The researchers built the study around two opposing psychological profiles. On the one hand the dark triad, narcissism, Machiavellianism, psychopathy and daily sadism, that is, that subtle and daily ability to find satisfaction in harming others. On the other, the light triad: genuine trust in humanity, respect for the dignity of people, the tendency to treat those close to you as an end and not as a means. Whoever belongs to this second group is, in simple terms, that person who really listens to you, who doesn’t judge, who believes it even when perhaps he shouldn’t.

To observe how these profiles interact in real life, the researchers held six speed dating sessions in May 2023 — 128 participants, nearly fifteen hundred three-minute encounters, all analyzed. Before appointments, psychological questionnaires. After each meeting, a simple question: would you like to see this person again?

What emerged says something precise. People with Machiavellian or sadistic traits were rejected more often — they received fewer yeses, whether for short stories or something more serious. With one exception: when they were faced with someone with high light triad scores. In that case the probability of being rejected dropped significantly.

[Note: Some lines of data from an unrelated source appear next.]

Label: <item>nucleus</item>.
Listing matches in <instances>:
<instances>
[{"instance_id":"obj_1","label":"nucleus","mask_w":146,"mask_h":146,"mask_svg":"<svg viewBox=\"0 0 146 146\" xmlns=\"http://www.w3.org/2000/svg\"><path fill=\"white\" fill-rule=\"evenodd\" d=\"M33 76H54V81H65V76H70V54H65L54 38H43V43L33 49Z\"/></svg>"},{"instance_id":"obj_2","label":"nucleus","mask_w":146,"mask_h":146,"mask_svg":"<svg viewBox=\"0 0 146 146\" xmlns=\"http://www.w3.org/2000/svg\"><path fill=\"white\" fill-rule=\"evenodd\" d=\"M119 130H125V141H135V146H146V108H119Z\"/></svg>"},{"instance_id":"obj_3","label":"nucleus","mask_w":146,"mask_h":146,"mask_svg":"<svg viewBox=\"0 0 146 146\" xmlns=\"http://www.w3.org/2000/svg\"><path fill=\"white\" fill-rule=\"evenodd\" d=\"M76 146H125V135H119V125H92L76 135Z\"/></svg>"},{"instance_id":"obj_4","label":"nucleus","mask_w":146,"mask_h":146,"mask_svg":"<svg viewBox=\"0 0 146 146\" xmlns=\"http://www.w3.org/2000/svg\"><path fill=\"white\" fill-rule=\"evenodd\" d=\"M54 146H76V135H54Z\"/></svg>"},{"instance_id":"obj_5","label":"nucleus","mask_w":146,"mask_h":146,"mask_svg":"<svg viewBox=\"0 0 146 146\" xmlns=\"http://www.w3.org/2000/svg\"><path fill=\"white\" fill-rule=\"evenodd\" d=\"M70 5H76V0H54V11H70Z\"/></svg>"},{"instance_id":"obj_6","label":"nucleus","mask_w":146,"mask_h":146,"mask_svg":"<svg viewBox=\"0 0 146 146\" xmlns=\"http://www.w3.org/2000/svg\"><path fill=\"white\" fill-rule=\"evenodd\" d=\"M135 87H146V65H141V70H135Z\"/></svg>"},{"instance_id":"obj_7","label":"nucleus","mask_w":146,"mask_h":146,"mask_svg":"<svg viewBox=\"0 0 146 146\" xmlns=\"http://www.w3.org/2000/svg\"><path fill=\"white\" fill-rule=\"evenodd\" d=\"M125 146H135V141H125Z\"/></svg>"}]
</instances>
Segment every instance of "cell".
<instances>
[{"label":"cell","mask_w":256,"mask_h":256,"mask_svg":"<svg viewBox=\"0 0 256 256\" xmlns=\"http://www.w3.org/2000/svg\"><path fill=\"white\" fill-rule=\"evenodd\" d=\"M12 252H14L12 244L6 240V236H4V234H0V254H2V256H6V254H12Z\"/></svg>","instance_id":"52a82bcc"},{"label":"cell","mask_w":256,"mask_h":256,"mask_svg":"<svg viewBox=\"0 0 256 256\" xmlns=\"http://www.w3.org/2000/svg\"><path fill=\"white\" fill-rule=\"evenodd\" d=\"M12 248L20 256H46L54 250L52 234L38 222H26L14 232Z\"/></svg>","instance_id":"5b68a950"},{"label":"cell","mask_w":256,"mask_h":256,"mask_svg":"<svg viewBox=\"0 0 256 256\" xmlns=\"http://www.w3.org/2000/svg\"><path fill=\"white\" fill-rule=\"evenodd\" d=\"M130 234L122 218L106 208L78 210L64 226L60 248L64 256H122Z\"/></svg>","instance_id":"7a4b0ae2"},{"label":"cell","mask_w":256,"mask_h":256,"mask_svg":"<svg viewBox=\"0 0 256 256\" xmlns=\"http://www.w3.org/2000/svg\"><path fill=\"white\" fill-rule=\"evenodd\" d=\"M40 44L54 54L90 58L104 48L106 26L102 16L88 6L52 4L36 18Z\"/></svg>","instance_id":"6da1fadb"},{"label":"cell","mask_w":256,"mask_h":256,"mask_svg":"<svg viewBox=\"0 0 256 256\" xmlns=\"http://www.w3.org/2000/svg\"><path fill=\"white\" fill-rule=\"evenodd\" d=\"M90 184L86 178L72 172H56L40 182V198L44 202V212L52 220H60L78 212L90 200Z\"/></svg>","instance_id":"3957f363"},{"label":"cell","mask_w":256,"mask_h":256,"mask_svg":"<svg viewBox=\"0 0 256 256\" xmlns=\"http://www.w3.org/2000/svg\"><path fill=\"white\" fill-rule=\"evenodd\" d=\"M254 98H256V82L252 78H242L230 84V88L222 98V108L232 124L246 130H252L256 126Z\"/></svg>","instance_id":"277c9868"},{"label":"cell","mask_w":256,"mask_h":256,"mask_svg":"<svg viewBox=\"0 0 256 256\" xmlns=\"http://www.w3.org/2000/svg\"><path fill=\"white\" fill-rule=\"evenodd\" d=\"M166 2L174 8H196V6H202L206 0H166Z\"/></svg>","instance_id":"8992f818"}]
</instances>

Empathic people don’t seek out manipulators. They simply let them pass where others would close the door. And it’s a huge difference, because it completely changes the way you can look back.

What happens when you let your guard down due to too much trust in others

Those who have a generous vision of humanity read the signs differently. Where another person sees an alarm bell and stops, those who belong to the bright profile see an old wound, a difficult moment, a fragility that asks for understanding. It is the same look that makes these people extraordinary friends, companions and present companions, colleagues on whom you can count. And it is the same look that, when faced with someone willing to take advantage of one, lowers that threshold of distrust that normally functions as protection.

The study also found a detail that is worth keeping in mind. Narcissism and psychopathy did not reduce dating success: these traits did not appear to penalize those who possessed them, regardless of the other person’s empathy. Machiavellianism and sadism, on the other hand, betrayed something already in the first interactions, something that even the most generous people were able to perceive. The narcissist in the courtship phase can be brilliant, capable of making you feel at the center of the world long enough to build a solid bond before the cracks begin to emerge. That’s the hardest part to recognize — and also the least dependent on your judgment.

The question that the authors of the research themselves recognize as the most important remains open: do empathic people perceive signals and choose to ignore them, or do they really read them differently? To answer this, longer studies would be needed, which follow couples over time instead of photographing only the first meeting. The researchers also suggest replicating these experiments in dating apps and queer relationships, to understand if the dynamic holds beyond the specific context of speed dating.

What the research says is already enough: people who believe in others, those who listen with patience and look with generosity, do not end up in the wrong relationships because they love each other little. They end up there because that same opening, without borders, becomes the exact point where someone can enter without knocking.